The Good Lei

Rahul's blog from Honolulu, Paradise, circa 2005-2007. Now from Manhattan.

Sunday, September 17, 2006

Coffee Talk

7.5/10. This is the coffee shop on Waialae and 12th avenue. I spend quite a bit of my time there with a laptop or a good book.

It is reasonably spacious but with enough tables such that you can find a seat even on crowded days. The clientele is the usual college crowd taking refuge from dreary dorms while trying to get some work done. Their best asset is free wireless internet which I have not seen anywhere else in Honolulu. That includes Cafe 2000 on University Ave, all the Starbuckses and Borders/Barnes &Nobles coffee shops.

The coffee itself is decent but not spectacular. However large degrees of customization (such as extra syrup in mochas) are possible due to the friendliness of the female staff. Male staff members are somewhat rare and not-so-friendly. If they are present it is mostly behind-the-scenes while the female takes care of customer interaction. Perhaps the management understands that high male quality is not being employed.

From the food point of view, the situation is not so rosy. The sandwiches and burgers are mediocre and best avoided. I recall a hot melt with such poor qualiy pastrami that one would need a crocodile's jaws to break off a piece. The cookies are quite good though, especially the peanut butter ones.

The decor is allright overall speaking, but perhaps also a bit cheerless. It feels unfinished...like they started with some kind of retro ambitions but lost heart midway. Tables are small and circular which makes it challenging to manoeuvre both a sandwich plate and a laptop. Some bigger tables are available outside. There is no sofa section which means that there are no bums and most clients are awake. There is an outdoor section which is frequently populated by hard core smokers who are also at times serious-looking chicks in very dark clothes, some body art, rings etc. They tend to give me a coolness-deficit complex. I have never sat there, but that is mostly because insides are less warm. Speaking of that, I'm not sure if they have an AC for the interior. Sometimes it is a bit cool but mostly rather warm, particularly in the afternoons.

Concerning ambient music, there seems to be a heavy bias towards very emotional romantic songs of the "love me tender, love me true" variety. Lots of Air Supply too. This can make me a bit nervous after a while, but I suppose that depends on taste.

So, as coffee houses go, this is probably the best in Honolulu. But, if there is another place out there with decent coffee and free wireless internet, I would like to know about it!

Saturday, September 09, 2006

Tsotsi

6/10. O.K. this is a good movie belonging to the induce-depression-win-award genre. As one would expect, the background is Africa - Johannesburg to be exact.

Essentially it's about a teenage dude who has had a hell of a life. His mother died of AIDS (presumably) and the alcoholic father broke the family dog's back which resulted in the boy's running away from home to live in spare sewage pipes. Henceforth he grows up to be a small-time hood. Then, one fateful day, he shoots a rich woman and decamps with her car only to realise that her baby is in the backseat.

Well, you guessed it. A babyful life causes our man to reflect, improve, redeem and even fall in love with a girl who is initially forced to breast-feed the baby at gunpoint. Unfortunately though, when he has almost become a nice guy and sets off to return the baby to the parents, he is apprehended by the cops in a dramatic moment outside the baby's home. And so ends the movie with our friend's hands up in the air.

→ Dataset excerpt
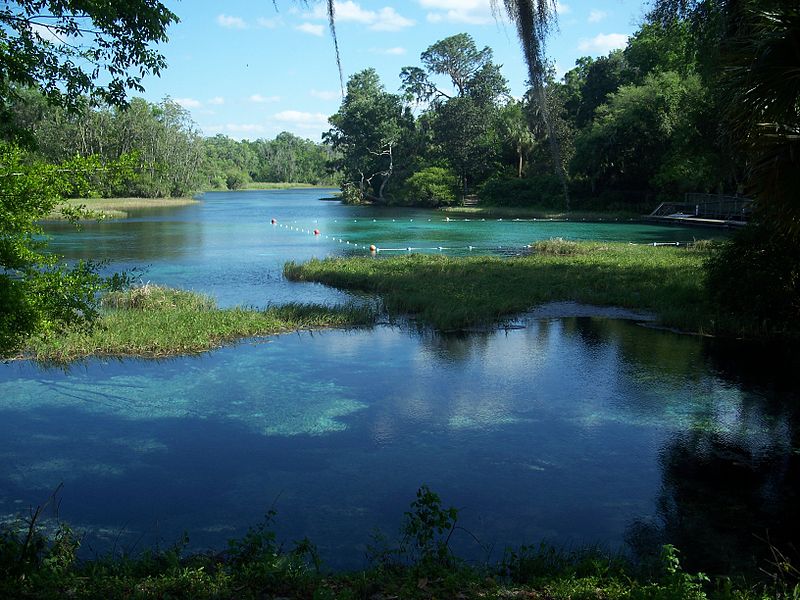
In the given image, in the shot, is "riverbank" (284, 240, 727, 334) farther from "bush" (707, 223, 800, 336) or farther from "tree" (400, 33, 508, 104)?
"tree" (400, 33, 508, 104)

→ Exercise aim
Write a continuation of the Honolulu blog text, picking up after its final sentence. The material above is from a separate source.

→ Exercise answer
Call me a cynic, but haven't we seen this before somewhere? Actually we haven't. The deja vu comes from the chunks of acclaimed cinema that have been put together to create a "new" art production. A little African poverty, some AIDS placement, a hood's inner goodness, some innocent-baby factor...that's about it. This is as close to an art movie formula that you can ever get. The acting is very good though which I suppose is the movie's redemption. Note: It has since come to my notice that Tsotsi is based on a novel. In that case my view is that the movie was made too late i.e. at a point where all important features of the story have already been shown in other movies or documentaries.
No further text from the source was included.